Task to complete:
The following entries are to be repeated exactly, and the pictures are to be left behind.

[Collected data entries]
----

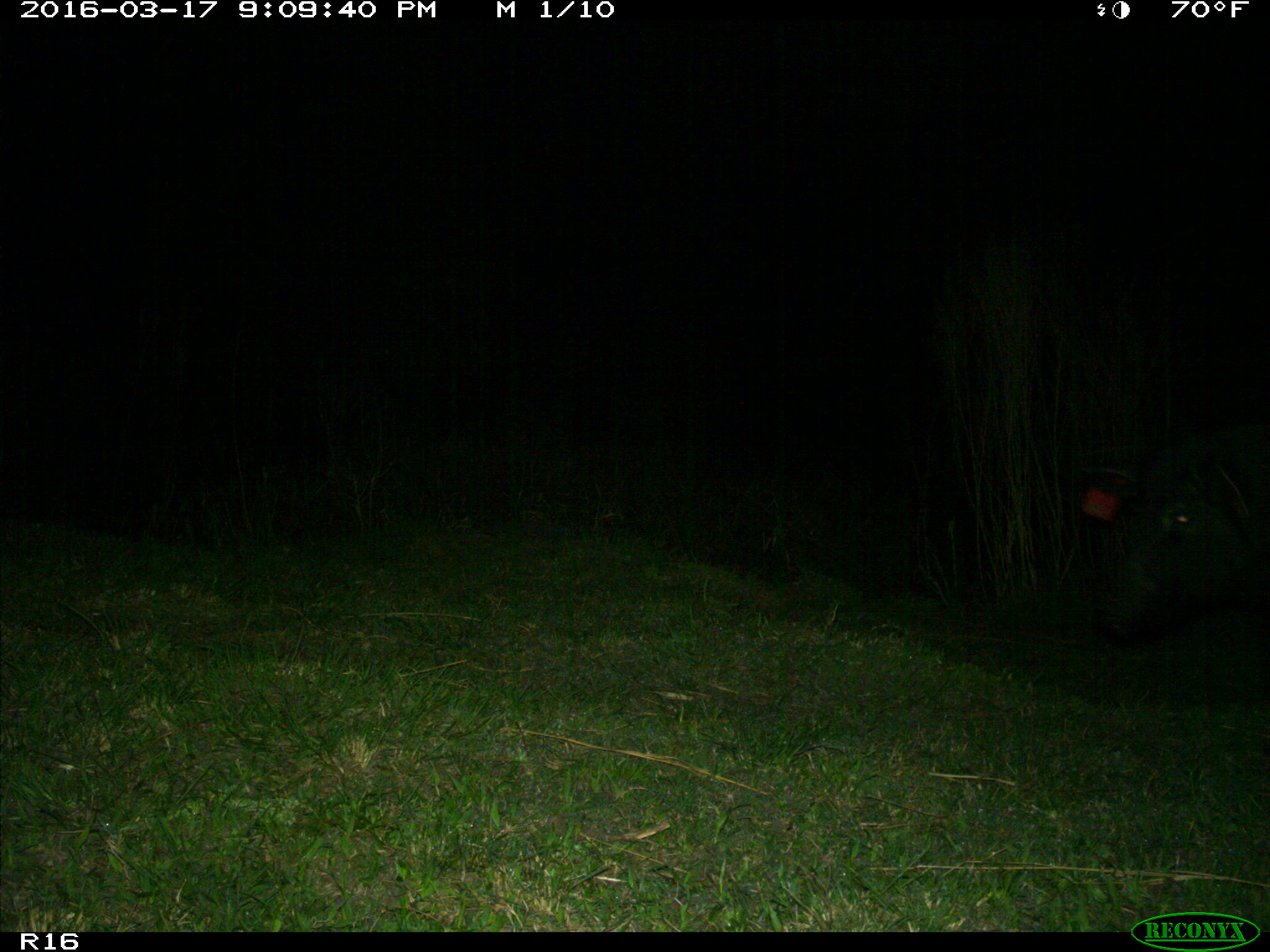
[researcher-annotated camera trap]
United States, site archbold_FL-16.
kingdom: Animalia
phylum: Chordata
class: Mammalia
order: Artiodactyla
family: Suidae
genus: Sus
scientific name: Sus scrofa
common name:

----

Task solution:
[researcher-annotated camera trap]
United States, site archbold_FL-16.
kingdom: Animalia
phylum: Chordata
class: Mammalia
order: Artiodactyla
family: Suidae
genus: Sus
scientific name: Sus scrofa
common name:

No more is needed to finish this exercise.